Il nostro Servizio sanitario non sta bene

Il nostro Servizio sanitario non sta bene

di Pietro Licciardi

IL PREOCCUPANTE QUADRO NEL RAPPORTO ANNUALE DELLA FONDAZIONE GIMBE

Nei giorni scorsi la Fondazione Gimbe ha pubblicato il suo rapporto annuale sullo stato di salute del sistema sanitario nazionale che mostra non pochi punti critici. Tra quelli messi in evidenza la carenza di personale, una frattura tra il Nord e il Sud dell’Italia, che si evince dalla migrazione degli assistiti in cerca di cure migliori, un boom della spesa a carico delle famiglie, aumentata del 10,3% mentre 4,5 milioni di persone hanno rinunciato alle cure, di queste 2,5 milioni perché non hanno potuto permettersi le spese mediche e probabilmente a questo è collegato anche il crollo della prevenzione (-18,6%) mentre lo Stato spende per la sanità 52,4 milioni di euro in meno rispetto alla media europea.

A tutto questo si aggiungono i quotidiani disagi di chi affronta il sovraffollamento dei Pronto soccorso e le lunghe liste di attesa per accedere alle prestazioni. Sono dati che mettono in forte dubbio quanto stabilito dall’articolo 32 della Costituzione: «La Repubblica tutela la salute come fondamentale diritto dell’individuo e interesse della collettività, e garantisce cure gratuite agli indigenti (…)» ed evidenziano una crisi di sostenibilità per l’intero Servizio sanitaria nazionale, che ha subito da quindici anni continui tagli operati dai passati governi di sinistra.
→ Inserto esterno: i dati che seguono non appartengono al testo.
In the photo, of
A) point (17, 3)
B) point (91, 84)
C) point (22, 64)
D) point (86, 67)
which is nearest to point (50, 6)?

Come ha sottolineato in conferenza stampa Nino Cartabellotta, presidente della Fondazione GIMBE, «i princìpi fondanti di universalismo, equità e uguaglianza sono stati ormai traditi e che si sta lentamente sgretolando il diritto alla tutela della salute, in particolare per le fasce socio-economiche più deboli, gli anziani e i fragili, chi vive nel Mezzogiorno e nelle aree interne e disagiate».

Tanto più che dal 2010 al 2024 il fabbisogno sanitario è aumentato complessivamente di 28,4 miliardi, in media 2 miliardi di euro per anno. Nel periodo pre-pandemico (2010-2019) alla sanità pubblica sono stati sottratti oltre 37 miliardi tra “tagli” per il risanamento della finanza pubblica e minori risorse assegnate rispetto ai livelli programmati. Negli anni 2020-2022 il fabbisogno è aumentato di ben 11,6 miliardi, una cifra tuttavia interamente assorbita dai costi della pandemia COVID-19, che non ha permesso un rafforzamento strutturale del Servizio sanitario né consentito alle Regioni di mantenere in ordine i bilanci. 

Per gli anni 2023-2024 il fabbisogno sanitario nazionale è aumentato di 8.653 milioni di euro; tuttavia, nel 2023, 1.400 milioni di euro sono stati assorbiti dalla copertura dei maggiori costi energetici e dal 2024 oltre 2.400 milioni sono destinati ai rinnovi contrattuali del personale

Sempre secondo il rapporto della Fondazione Gimbe rispetto al 2022, nel 2023 i dati Istat documentano che l’aumento della spesa sanitaria totale è stato sostenuto esclusivamente dalle famiglie come spesa diretta o tramite fondi sanitari e assicurazioni, ovvero: le persone sono costrette a pagare di tasca propria un numero crescente di prestazioni sanitarie, con pesanti ripercussioni sui bilanci familiari. Una situazione in continuo peggioramento, che rischia di lasciare l’universalismo del Servizio sanitario solo sulla carta, visto che l’accesso alle prestazioni è sempre più legato alla possibilità di sostenere personalmente le spese o di disporre di un fondo sanitario o una polizza assicurativa.